Tuning Strategy

The logic for optimizing the compiler precision is as follows:

Set the compilation option of the Kunpeng and x86 platforms to -O1 and use the same open source SLEEF math library. In this circumstance, check whether the precision of Kunpeng is the same as that of x86, or whether the precision is improved compared with that of -O3. Because ICC has the loop combining bug, you may need to use the -O1 option for specific files.
Figure 1 ICC loop combining bug

According to the code semantics, in this loop, the calculation process of SUMDP is to add several numbers in the sequence of the array index. According to the test result, the SUMDP calculation results are different when ICC uses the -O3 and -O0/-O1 compilation configurations.
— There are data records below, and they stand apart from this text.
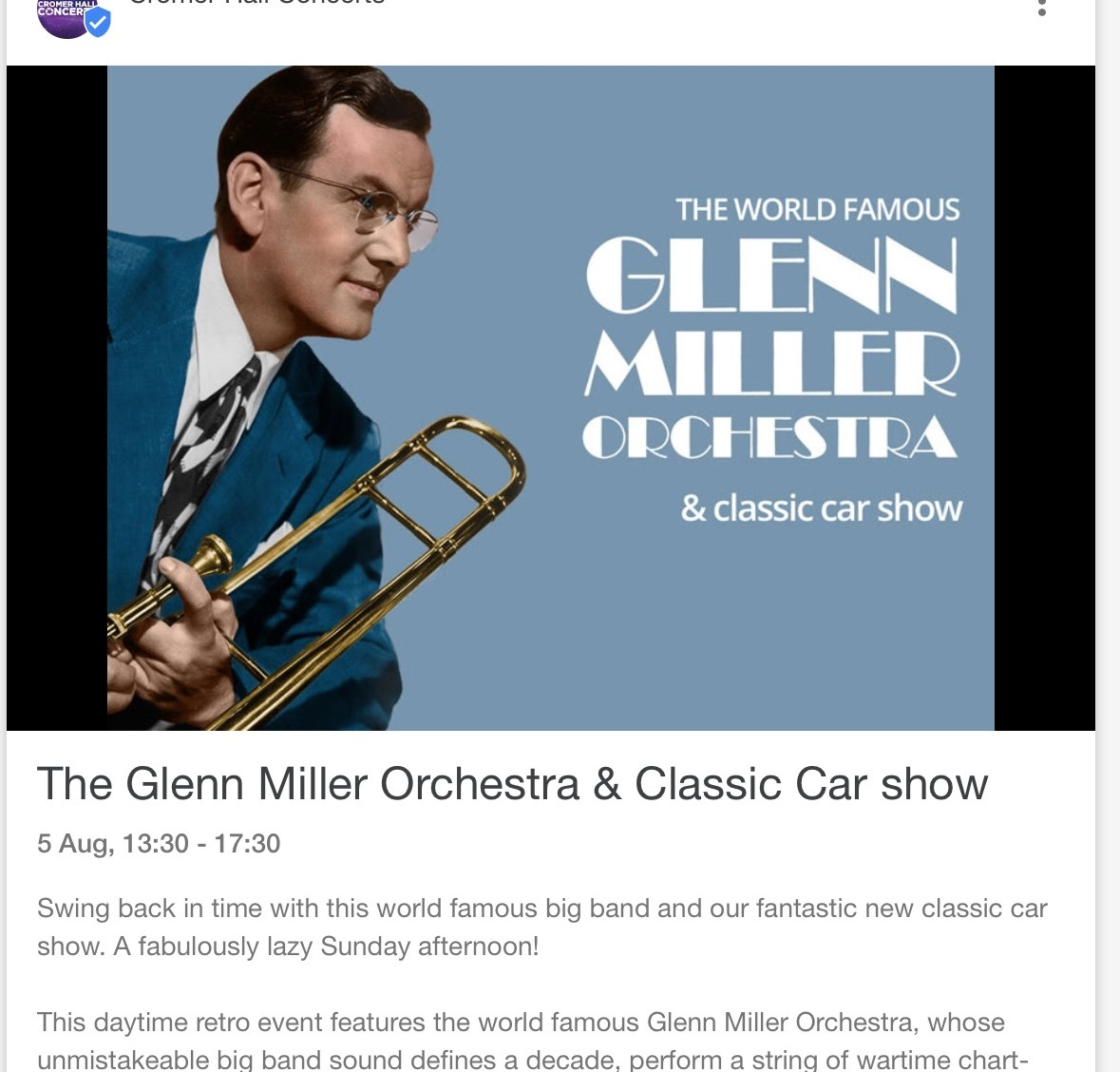 Wensum Group - Cromer Hall Classic Car & open air concert Glen Miller music orchestra.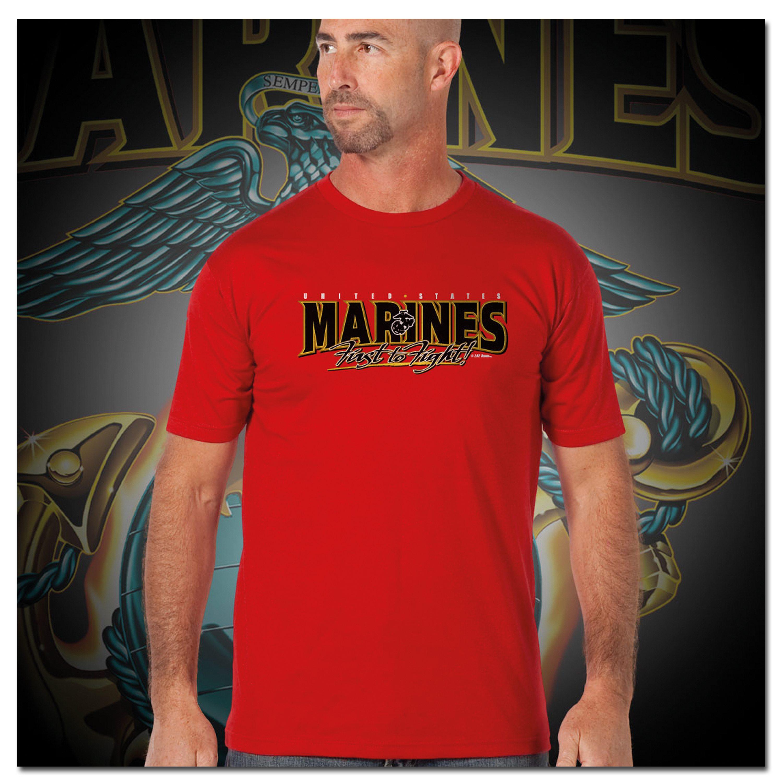 Titanen T-Shirt Marines Globe & Anchor rot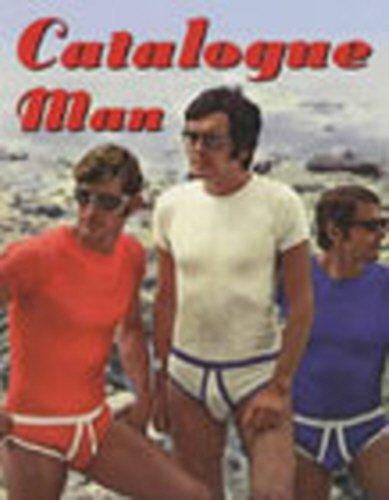 9780091883034: Catalogue Man (A Postcard Book)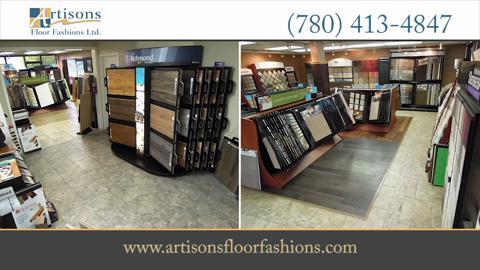 video Artison's Floor Fashions Ltd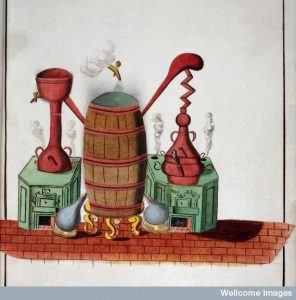 Alchemical apparatus, 1782. Credit: Wellcome Library, London.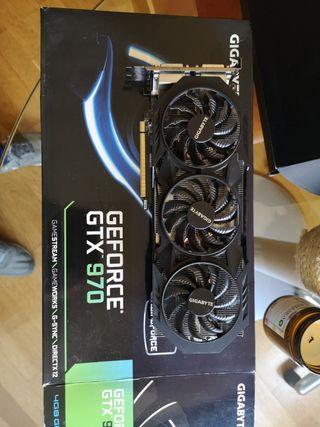 Tarjeta gráfica Gigabyte Geforce GTX 970 Windforce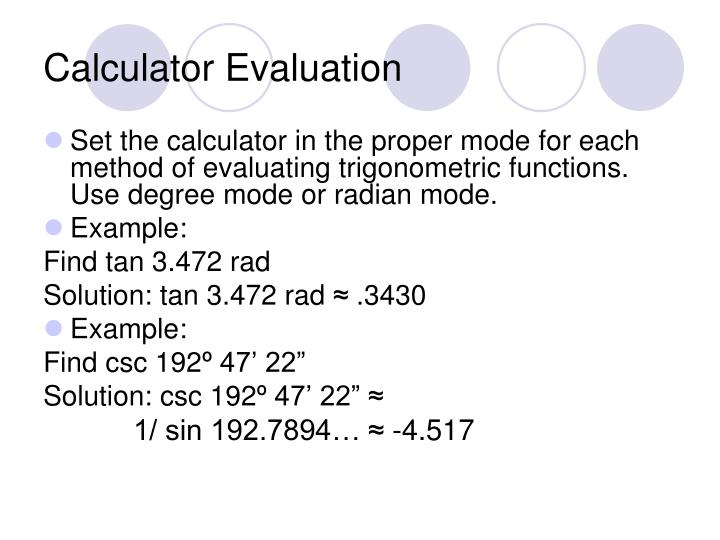 Calculator Evaluation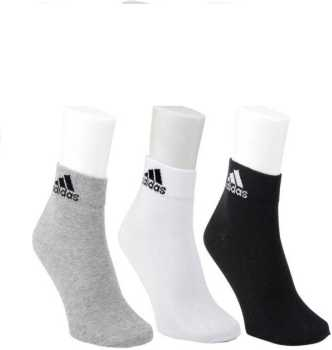 fb09b7ca6f5 Adidas Socks - Buy Adidas Socks Online at Best Prices In India ...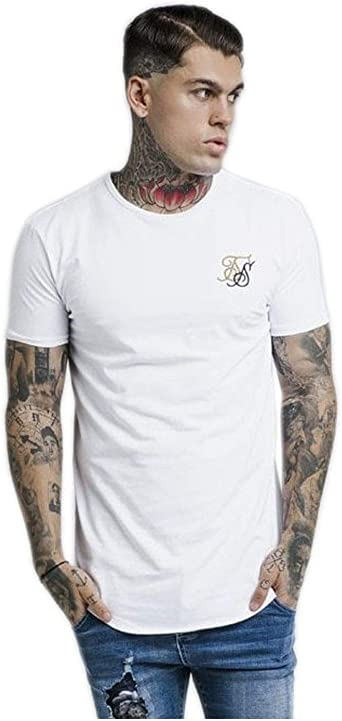 SIK & SILK - SS14048 - Contrast Logo Gym tee - Camiseta Manga Corta - Hombre (M): Amazon.es: Ropa y accesorios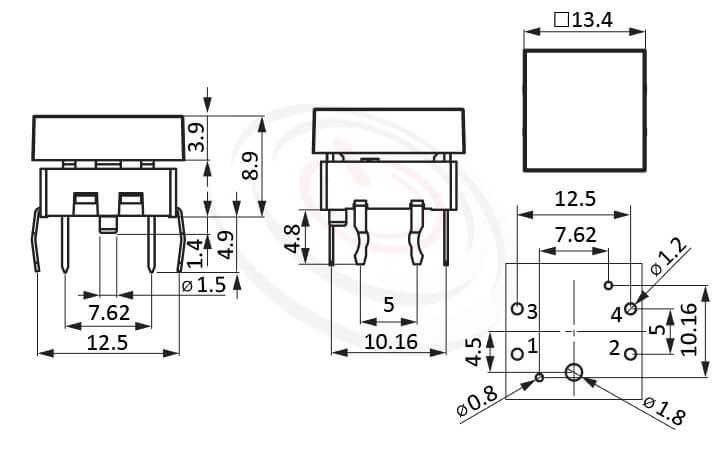 PB-212+CAP系列 尺寸圖 帶燈開關 Illuminated Pushbuttons ,13.4X13.4正方形帽蓋 ,尺寸 13.4X13.4 , 版上高度8.9mm ,方形鍵帽,立式,DIP ,全平面照光,另有色蓋可搭配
This example uses the binary differences in the sum of the sequential addition of six numbers (the correct result by manual calculation is 0b01000110010110001100000000110100):
- When ICC uses -fp-model precise -O3 compilation configuration, the result is 0b01000110010110001100000000110011.
- When ICC uses -fp-model precise -O0 or -fp-model precise -O1 compilation configuration, the result is 0b01000110010110001100000000110100.
- When BiSheng uses -O3 or -O0 compilation configuration, the result is 0b01000110010110001100000000110100.
Therefore, it can be inferred that there is precision loss when ICC uses the -fp-model precise -O3 compilation configuration to optimize the loop. This tuning conflicts with -fp-model precise, which is a bug of ICC.
In the WRF source code, the code that has the bug are as follows:
- physics/module_cu_bmj.F (corresponding physical parameter: cu_physics=2)
- physics/module_cu_gf_deep.F (corresponding physical parameter: cu_physics=3)
- physics/module_ra_goddard.F (corresponding physical parameter: ra_lw_physics=5/ra_sw_physics=5)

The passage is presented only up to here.